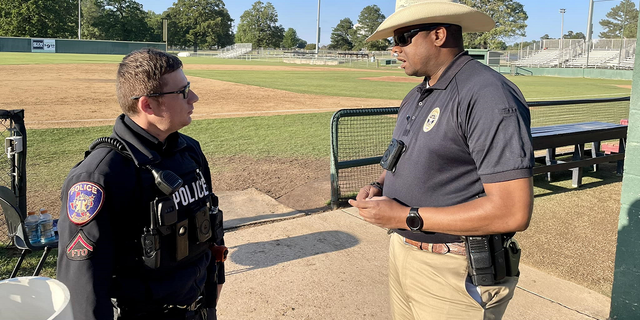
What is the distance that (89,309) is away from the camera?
165 cm

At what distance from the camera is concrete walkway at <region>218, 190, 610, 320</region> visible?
3479mm

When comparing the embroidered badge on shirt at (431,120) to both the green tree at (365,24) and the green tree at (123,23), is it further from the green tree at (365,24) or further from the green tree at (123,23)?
the green tree at (365,24)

=-=-=-=-=

Copy all the records above exactly, but leave out the pictures.

What is the distance that (89,309) is away from the camera?
165 cm

At what distance from the camera is concrete walkway at <region>218, 190, 610, 320</region> visible?
3479mm

When comparing the embroidered badge on shirt at (431,120) to both the green tree at (365,24) and the green tree at (123,23), is it further from the green tree at (365,24) or further from the green tree at (123,23)?
the green tree at (365,24)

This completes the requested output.